DIRECTIONS »
Print all the data below exactly, without images.

EXERCISE MATERIALS »
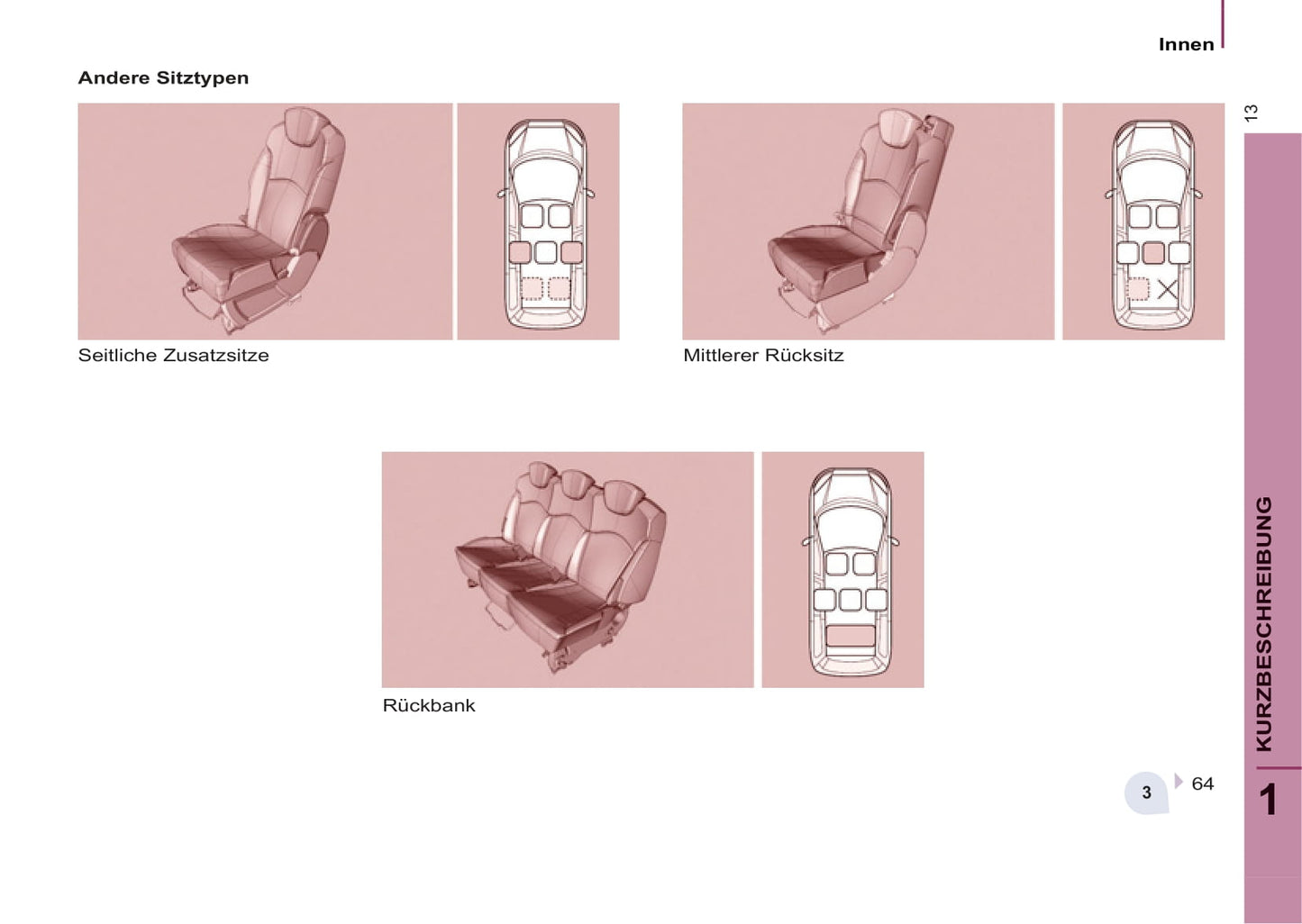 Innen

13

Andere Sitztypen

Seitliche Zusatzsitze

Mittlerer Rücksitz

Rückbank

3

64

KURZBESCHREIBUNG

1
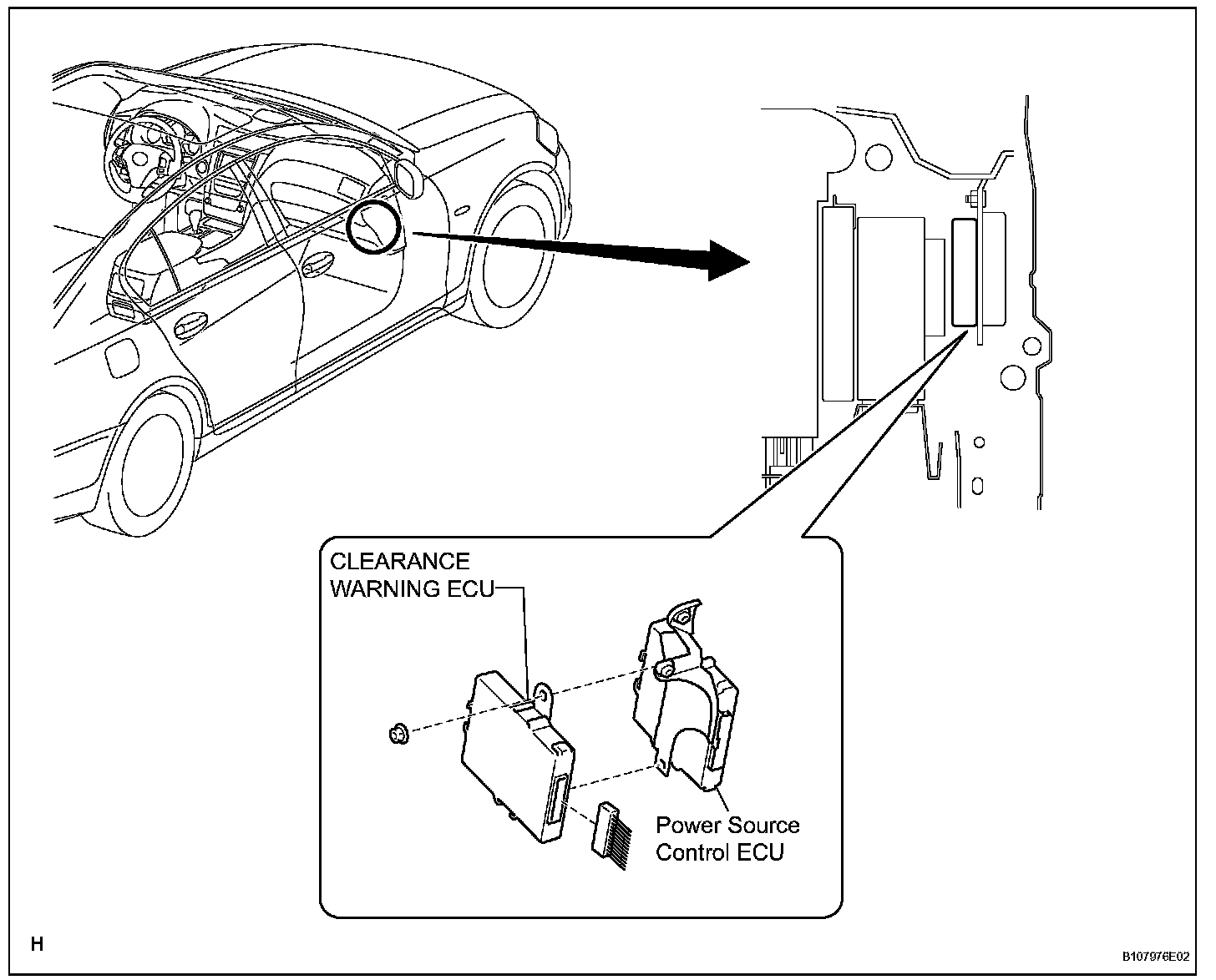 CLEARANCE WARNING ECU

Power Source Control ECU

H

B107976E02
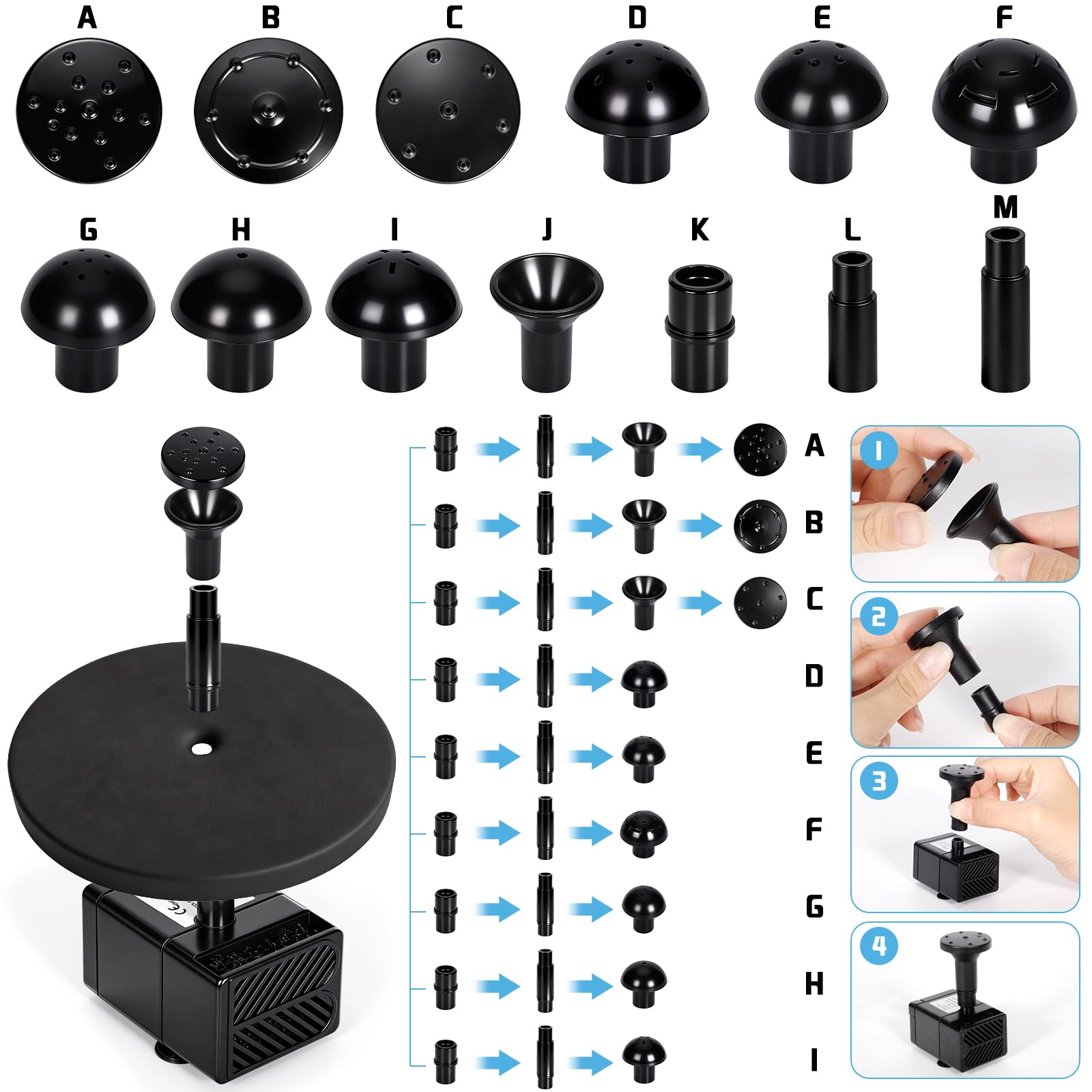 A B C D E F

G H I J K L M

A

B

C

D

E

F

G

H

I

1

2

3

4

ANSWER BOX »
 Innen

13

Andere Sitztypen

Seitliche Zusatzsitze

Mittlerer Rücksitz

Rückbank

3

64

KURZBESCHREIBUNG

1
 CLEARANCE WARNING ECU

Power Source Control ECU

H

B107976E02
 A B C D E F

G H I J K L M

A

B

C

D

E

F

G

H

I

1

2

3

4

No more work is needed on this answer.